Net farm income in Nebraska in 2017 was 64 percent less than that reported for 2013, an astonishing decline. But, how does the experience of Nebraska producers stack up against producers in other states? David Widmar answered this question by examining changing farm incomes across states in a recent Agricultural Economic Insights blog post. Widmar compared average net farm income in each state for 2016-2017 with the average net farm income for 2011-2013, the boom era. The map below plots Widmar’s findings.

According to Widmar, Nebraska producers did not fare well with average income falling 54 percent between the two periods, but producers in other states experienced even greater declines. Average net farm income fell by more than 70 percent in North Dakota, Minnesota, and Michigan. On the other end of the spectrum, producers in Alabama and Arizona saw an increase in average income between the two periods. Producers in general experienced less declines in income in the southern, southeastern, and western regions of the country.

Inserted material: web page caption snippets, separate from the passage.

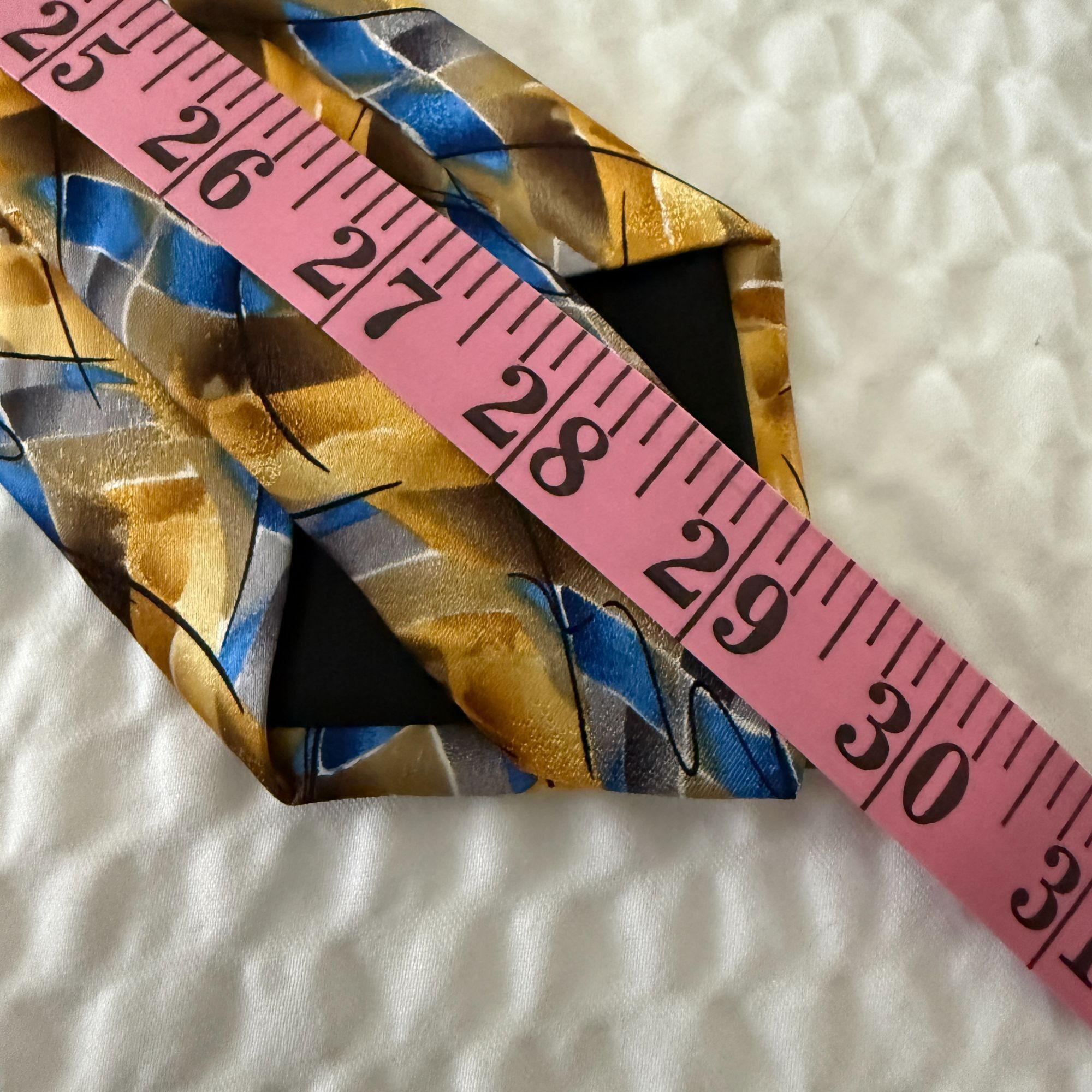 Other J. Garcia Carousel Collectors Edition Silk Tie Abstract Blue Size ONE SIZE - 8 Thumbnail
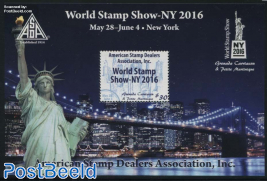 World Stamp Show NY 2016 s/s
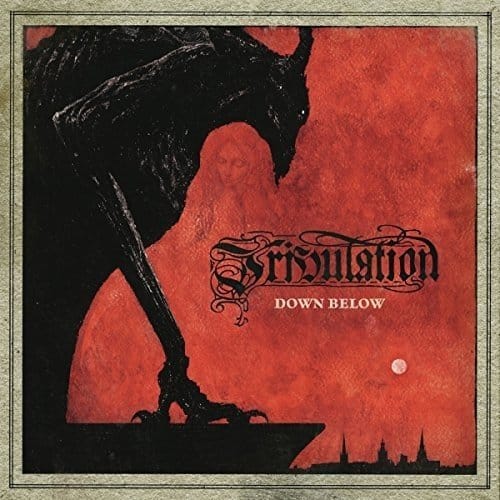 Tribulation Down Below CD Cover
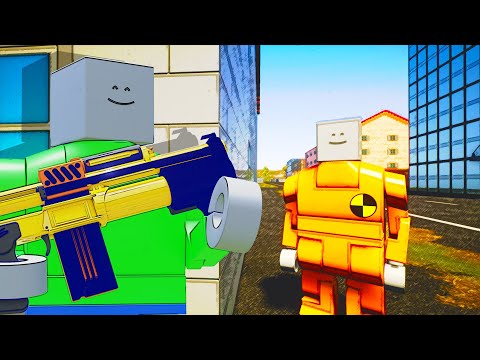 We Became BOUNTY HUNTERS to Save Lego City in Brick Rigs?!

A direct correlation was seen between states which experienced the greatest increases in net farm income during the boom era and those which experienced the greatest declines in recent years. States in the corn belt, where large swings in corn and soybean prices between the two periods had the most impact on overall net farm income, experienced both the greatest increases and greatest declines. Nebraska’s large beef sector and other livestock sectors likely mitigated the losses as evidenced by the greater losses seen in other corn belt states. Where the Farm Economy Slow Down Has Hit Hardest, David Widmar, Agricultural Economic Insights, January 14, 2019.